Dear Apple

Hello people who designed and created my phone. You are like the friends whose names I can never remember. I know you by proxy and tell everyone your awesome. Until I see you and I say "Hi ... " awkwardly trailing off in hopes someone else will fill in your identity on my behalf.

Ever since I first slid the 3G into my pocket to claim as my own, I felt as if I had purchased a shiny glimpse of the glorious future. I was time traveling without a Delorean and it was awesome.

Do you remember the tiny phones from Zoolander? For a while I thought that was where y'all were headed. Each new model of phone being slightly smaller than the prior version. Had you continued with that trend, we would all now be debating whether or not there is more to life than being really, really, ridiculously good looking. Then you released the iPad and everyone realized your vision for the future: iPhones for giants. As much as I would love to herald Ben Stiller as a prophet of science fiction, you went a different direction.

Now your iPhones are getting bigger, your iPads are getting smaller, and it is only a matter of time until no one will be able to tell the difference. Of course, no one will care either because your unveiling events are always an act of dazzling theatrics melting the hearts of any iPhone devotee, turning us into swooning 13 year old girls attending their first One Direction concert.

Granted, I am not an Apple enthusiast. Yes, I feel naked without my iPhone. My home computer isn't an Apple product, but I do use iTunes on it because iTunes is far better than any other media player I have tested. I adore my iPod. Why? If you've ever tried to use a Zune you would know why.

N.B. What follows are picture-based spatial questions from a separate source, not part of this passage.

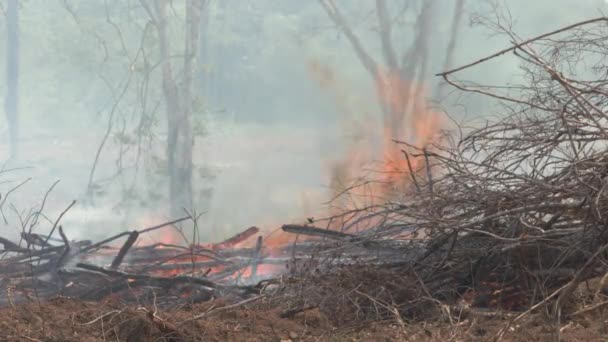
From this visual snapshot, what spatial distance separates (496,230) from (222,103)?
22.2ft

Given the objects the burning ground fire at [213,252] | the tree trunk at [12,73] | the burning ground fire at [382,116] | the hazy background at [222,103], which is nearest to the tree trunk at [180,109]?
the hazy background at [222,103]

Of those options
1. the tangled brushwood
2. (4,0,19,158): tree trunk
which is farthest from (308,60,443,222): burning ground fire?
the tangled brushwood

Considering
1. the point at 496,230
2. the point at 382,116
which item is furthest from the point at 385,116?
the point at 496,230

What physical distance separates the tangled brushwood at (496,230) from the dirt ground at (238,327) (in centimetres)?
18

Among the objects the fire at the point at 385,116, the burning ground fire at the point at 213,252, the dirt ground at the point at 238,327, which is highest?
the fire at the point at 385,116

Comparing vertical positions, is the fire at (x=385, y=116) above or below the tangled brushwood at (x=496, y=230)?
above

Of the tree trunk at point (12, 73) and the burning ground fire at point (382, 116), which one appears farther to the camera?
the tree trunk at point (12, 73)

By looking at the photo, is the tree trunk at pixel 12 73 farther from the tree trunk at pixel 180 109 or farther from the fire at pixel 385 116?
the fire at pixel 385 116

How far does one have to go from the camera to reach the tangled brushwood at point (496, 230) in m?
4.06

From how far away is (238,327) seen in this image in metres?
4.17

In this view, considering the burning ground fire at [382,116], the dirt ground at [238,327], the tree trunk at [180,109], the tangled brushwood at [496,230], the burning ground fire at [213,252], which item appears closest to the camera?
the dirt ground at [238,327]

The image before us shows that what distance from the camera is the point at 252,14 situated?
1066cm

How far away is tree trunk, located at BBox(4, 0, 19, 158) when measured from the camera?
10.2 m

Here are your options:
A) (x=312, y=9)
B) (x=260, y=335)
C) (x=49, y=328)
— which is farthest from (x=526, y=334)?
(x=312, y=9)
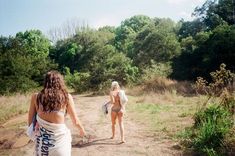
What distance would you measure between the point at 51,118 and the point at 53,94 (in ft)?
0.98

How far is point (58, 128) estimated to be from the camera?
4242 mm

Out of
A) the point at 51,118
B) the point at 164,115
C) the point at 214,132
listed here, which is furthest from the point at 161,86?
the point at 51,118

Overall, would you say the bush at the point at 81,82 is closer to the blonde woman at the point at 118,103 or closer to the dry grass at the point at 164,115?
the dry grass at the point at 164,115

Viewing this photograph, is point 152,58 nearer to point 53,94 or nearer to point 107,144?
point 107,144

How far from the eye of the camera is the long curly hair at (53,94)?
4230 millimetres

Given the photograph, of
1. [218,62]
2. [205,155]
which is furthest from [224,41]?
[205,155]

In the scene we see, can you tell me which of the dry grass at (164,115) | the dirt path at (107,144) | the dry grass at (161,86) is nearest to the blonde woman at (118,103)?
the dirt path at (107,144)

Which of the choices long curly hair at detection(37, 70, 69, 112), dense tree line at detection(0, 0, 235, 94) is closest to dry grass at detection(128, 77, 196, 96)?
dense tree line at detection(0, 0, 235, 94)

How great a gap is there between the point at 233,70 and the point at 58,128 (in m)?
23.0

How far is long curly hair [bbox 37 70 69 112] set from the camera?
13.9 feet

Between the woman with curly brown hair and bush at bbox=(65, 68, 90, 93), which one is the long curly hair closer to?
the woman with curly brown hair

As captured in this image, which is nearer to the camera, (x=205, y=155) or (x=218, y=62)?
(x=205, y=155)

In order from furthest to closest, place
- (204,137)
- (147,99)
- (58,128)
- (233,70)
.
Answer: (233,70), (147,99), (204,137), (58,128)

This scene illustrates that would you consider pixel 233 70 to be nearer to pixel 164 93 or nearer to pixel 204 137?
pixel 164 93
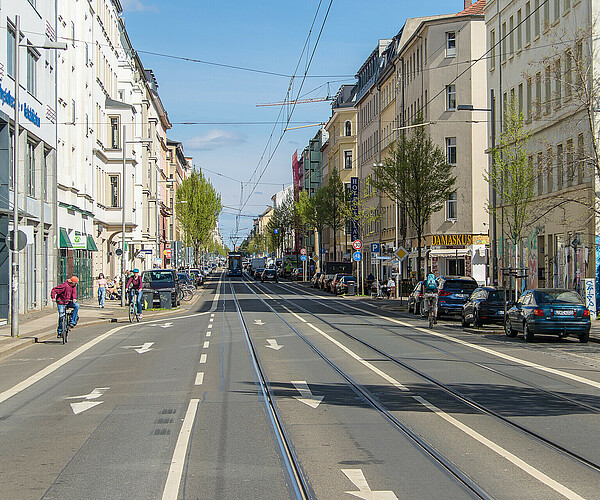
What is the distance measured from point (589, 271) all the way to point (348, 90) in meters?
84.7

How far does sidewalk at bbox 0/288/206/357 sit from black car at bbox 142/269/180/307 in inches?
37.1

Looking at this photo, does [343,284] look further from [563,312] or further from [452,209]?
[563,312]

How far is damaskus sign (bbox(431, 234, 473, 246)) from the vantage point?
6384cm

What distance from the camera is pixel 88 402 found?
1293cm

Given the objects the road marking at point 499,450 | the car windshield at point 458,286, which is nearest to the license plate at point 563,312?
the road marking at point 499,450

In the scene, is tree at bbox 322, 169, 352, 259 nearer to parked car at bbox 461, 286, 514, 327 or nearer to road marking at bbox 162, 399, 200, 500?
parked car at bbox 461, 286, 514, 327

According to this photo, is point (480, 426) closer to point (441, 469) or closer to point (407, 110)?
point (441, 469)

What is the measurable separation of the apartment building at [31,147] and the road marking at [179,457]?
18.5 metres

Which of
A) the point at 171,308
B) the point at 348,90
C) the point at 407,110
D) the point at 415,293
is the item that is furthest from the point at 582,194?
the point at 348,90

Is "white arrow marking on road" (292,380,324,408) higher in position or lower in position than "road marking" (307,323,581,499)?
lower

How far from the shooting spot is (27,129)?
33250mm

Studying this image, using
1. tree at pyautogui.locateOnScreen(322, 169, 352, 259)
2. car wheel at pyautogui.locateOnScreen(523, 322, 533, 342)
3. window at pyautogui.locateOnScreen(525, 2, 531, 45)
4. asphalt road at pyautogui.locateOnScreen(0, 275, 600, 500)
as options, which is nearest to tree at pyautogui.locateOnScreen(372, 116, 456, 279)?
window at pyautogui.locateOnScreen(525, 2, 531, 45)

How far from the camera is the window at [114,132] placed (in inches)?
2254

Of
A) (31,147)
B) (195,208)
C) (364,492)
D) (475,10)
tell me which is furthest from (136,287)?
(195,208)
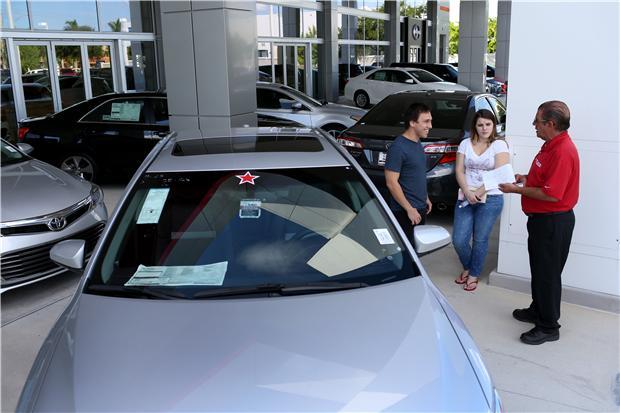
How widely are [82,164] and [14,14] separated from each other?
208 inches

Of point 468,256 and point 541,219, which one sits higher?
point 541,219

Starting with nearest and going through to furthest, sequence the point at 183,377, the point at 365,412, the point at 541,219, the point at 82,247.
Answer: the point at 365,412, the point at 183,377, the point at 82,247, the point at 541,219

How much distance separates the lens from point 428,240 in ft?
10.6

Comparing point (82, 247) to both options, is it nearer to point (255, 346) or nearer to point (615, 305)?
point (255, 346)

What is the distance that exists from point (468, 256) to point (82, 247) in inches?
139

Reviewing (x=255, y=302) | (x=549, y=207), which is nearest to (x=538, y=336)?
(x=549, y=207)

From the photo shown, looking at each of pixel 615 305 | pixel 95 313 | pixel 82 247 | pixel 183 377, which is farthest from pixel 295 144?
pixel 615 305

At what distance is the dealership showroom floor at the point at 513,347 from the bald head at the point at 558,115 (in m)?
1.59

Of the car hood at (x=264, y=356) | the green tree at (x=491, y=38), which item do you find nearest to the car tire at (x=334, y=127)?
the car hood at (x=264, y=356)

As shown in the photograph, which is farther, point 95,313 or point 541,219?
point 541,219

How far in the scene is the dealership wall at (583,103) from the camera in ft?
14.8

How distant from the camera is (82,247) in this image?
10.4ft

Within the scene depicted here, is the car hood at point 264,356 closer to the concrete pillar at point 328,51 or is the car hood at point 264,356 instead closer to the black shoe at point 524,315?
the black shoe at point 524,315

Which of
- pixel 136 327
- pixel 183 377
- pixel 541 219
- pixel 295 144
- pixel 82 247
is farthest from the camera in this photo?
pixel 541 219
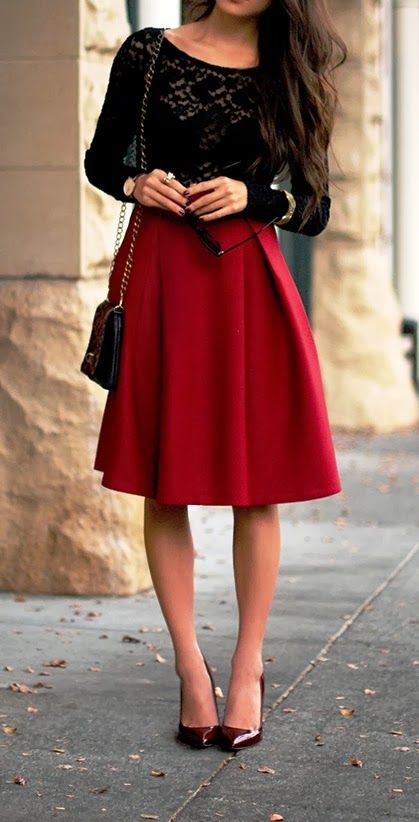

If I could afford one, I would probably use a MacBook for all of my writing. (Until my budget allows such a purchase, I am wishful for some benevolent family member to bestow upon me the gift of their never used MacBook.)

But I'm not an enthusiast. More like a fan. It is for that reason I write this open letter blog post that I doubt any Apple employee will ever read.

I have a valid complaint tempting me to switch to Android or even a Windows phone. Until now, I have resisted that change despite the multitude of friends and family that have all ready blazed that trail before me. Might be because I am lazy and do not want to learn a new mobile OS. Too much effort. But this issue of mine is pushing me closer to the edge.

What is this irksome defect I have found? Well, if you don't mind me saying: whoever decided the Lightning connector was a good idea was wrong. Horribly incorrect.

Please don't misunderstand me. I appreciate the fact that I don't have to worry if the cord is right side up or upside down. Both ways are acceptable. It is nice to have a tip that is significantly smaller than the 30-pin-connector. Such a difference would be necessary if you were still producing smaller and smaller phones, but you are not. We do not live in a Zoolander world, and the next iteration of your iPhone is not the iPaperThin. The tiny tip might be pointless, but still nice.

I will not complain about the lost compatibility to docks or speakers when I upgraded to the 5s because I did not have any of those fancy accessories. I only needed a phone and a power cord - you delivered.

However, of recent times it has become increasingly difficult to charge my phone. One day I plugged it in and nothing happened; after shifting my hand in a few degrees of rotation, the device vibrated and the little green charging image appeared on the screen. All was well, or so I thought.

Over the following days and weeks, the connector progressively felt looser inside the jack forcing me to discover new ways to coax my phone to charge. Tilting the phone. Twisting and bending the power cord. Using the weight of gravity to pull pull the connection in the optimal direction to spark the flow of power from outlet to hardware. I sometimes felt as if I had been transported back into the 80s, adjusting the bunny ears on top of my television so that my family could watch the Mariners game without static and fuzz.

My breaking point came when my efforts to charge my phone felt like an act more worthy of a Vegas magic show than a step in my bedtime routine.

Thankfully, I am not an idiot. If Google is to be trusted, I found this stressor is one shared by many of your customers. The Apple discussion boards are filled with consumers complaining of loose Lightning jacks and phones that will not charge. Within those boards, I found a culprit.


Stupid, annoying, pesky pocket lint.

An easy fix and my phone has been returned to its normal state, happily accepting the union between connector and jack.

I know what you're thinking, if my gripe has been resolved then why mention anything? I do so for one simple reason: I never had this problem with the 30 pin connector. I still have my 3G. I use it as an mp3 player when I work out. Despite its age, it still charges with ease. It looks at lint and laughs.

Your research and development teams are currently working on rolling out next year's iPhone 7, and probably planning iPhone 8 designs. That's business and I understand. But I hope they figure out the lint flaw. Your phones are not Nintendo cartridges; we should not have to blow in them to get them to function.

ps: I really do want one of those tiny Zoolander phones. You should make that a real thing.


  1. Great post, Nic! Had me laughing. Sad to say though that I have been having problem was th the docking port on my 4s this past week where it thinks it's plugged in to speakers when it's not and thus won't make noise. Even the old ports aren't perfect.

    1. Very true. Technology in general isn't perfect. I believe the proper term is "planned obsolescence."